Search for Islanders who want to serve community

Search for Islanders who want to serve community

A dedicated website – yourparishneedsyou.je – has been set up and promotional videos, including interviews with serving honorary and States police officers, shared online and on social media in an effort to boost interest at a time when it is getting ‘harder’ to recruit volunteers.

Drop-in Q&A sessions are to be held across the Island and roadside banners erected. All 12 parish forces have been rebranded with a new logo too.

The honorary police, which has served the Island for hundreds of years, is currently almost 100 recruits short of its optimum staffing level.

St Helier Chef de Police, Centenier Danny Scaife, head of the Comité des Chefs de Police, said that the campaign, the largest in living memory, was vital.

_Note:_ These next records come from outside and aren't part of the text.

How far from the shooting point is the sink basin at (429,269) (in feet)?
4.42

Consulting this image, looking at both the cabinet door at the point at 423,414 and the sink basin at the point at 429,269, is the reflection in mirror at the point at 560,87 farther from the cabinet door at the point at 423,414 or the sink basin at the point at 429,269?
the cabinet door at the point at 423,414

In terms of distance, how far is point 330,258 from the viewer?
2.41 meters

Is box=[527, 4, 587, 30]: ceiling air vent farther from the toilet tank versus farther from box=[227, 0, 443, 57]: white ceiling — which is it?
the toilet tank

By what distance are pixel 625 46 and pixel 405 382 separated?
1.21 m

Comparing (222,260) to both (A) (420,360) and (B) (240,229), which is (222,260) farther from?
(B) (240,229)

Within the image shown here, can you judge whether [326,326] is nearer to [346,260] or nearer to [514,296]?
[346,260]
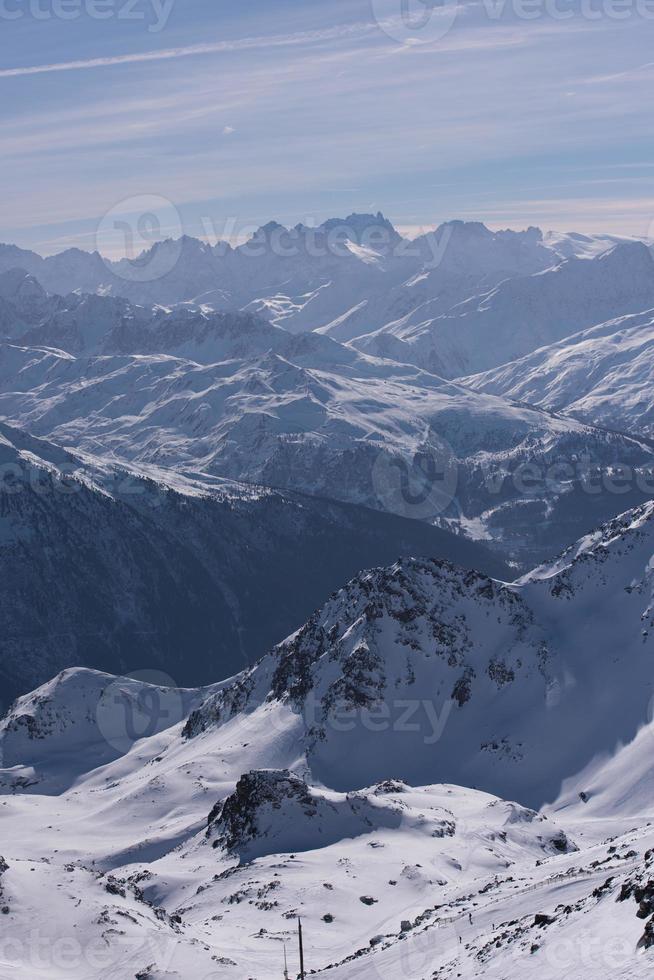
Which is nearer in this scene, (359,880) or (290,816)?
(359,880)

‘We need recruits in every single parish. Our numbers at the moment are about 210 to 220 for all ranks. We should be at 311 at peak strength,’ he said.

‘It is getting harder to recruit because people have work commitments, they are running businesses or they have young families. We have approximately 100 people below the age of 50 and 120 above 50, but we do need to encourage more people in their 20s, 30s or 40s.’

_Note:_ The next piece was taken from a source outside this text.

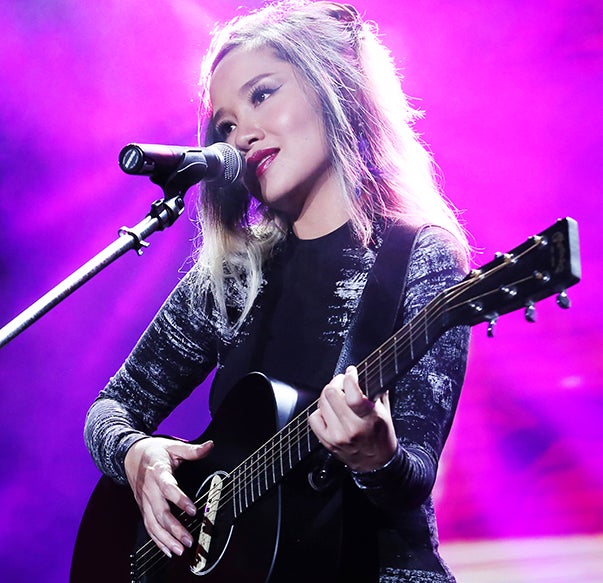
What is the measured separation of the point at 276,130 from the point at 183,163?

Parishes can be taken to court if they do not fill their quota of officers. St Saviour was fined £5,000 by the Royal Court in 2015 and warned again in 2018 that it could be prosecuted if it did not meet its requirements.

Mr Scaife said a stigma about the force still existed among many Islanders, but he stressed that ‘times have changed’.

‘We are trained, we are proactive and the image of 30 or 40 years ago has gone,’ he added.

Acting Superintendent Alison Fossey said the States police were ‘heavily reliant’ on their honorary colleagues ‘to inflate numbers when we need it, especially in times of major incidents and large events’. The States police are to take on 30 new recruits this year to bolster numbers after they fell to near record lows.

During Storm Ciara this week honorary officers from various parishes played roles in closing roads and attending scenes where damage had occurred or trees had blown down – jobs the States police would struggle to staff.

In the UK, paid forces are helped by police community support officers and in Jersey honorary officers in urban parishes join the paid police on night-time patrols to help bolster numbers.

States police PC Iain Ford, a former honorary officer who served St Saviour for five years, said the parish force was a stepping stone for him to a paid career. He also stressed the importance of maintaining the parish hall inquiry system as a mechanism for keeping, in particular, young offenders out of court and free of a criminal record.

Mr Scaife added: ‘In St Helier about 20% of our officers are Portuguese. We have Polish officers, Romanian and it’s very important we do that.

‘It is important this campaign works, as we need recruits. And we need government departments and businesses to back us too. We need them to allow their staff to give up their time and encourage them to do this for their community. If it starts there, that could be a good thing. Some private businesses are very good and they back their staff – we need to push that.’

Aneta Popiolek (28), a single mother who was born in Poland, has served in St Helier’s honorary force for more than two years.

She had a message for others considering volunteering: ‘If your English is not great, or you don’t think you would be good, or you are shy, it does not matter. They will support you. I feel involved and I am helping my community. I have made new friends and you meet people of different backgrounds and I have learned skills that I can use in my day job.’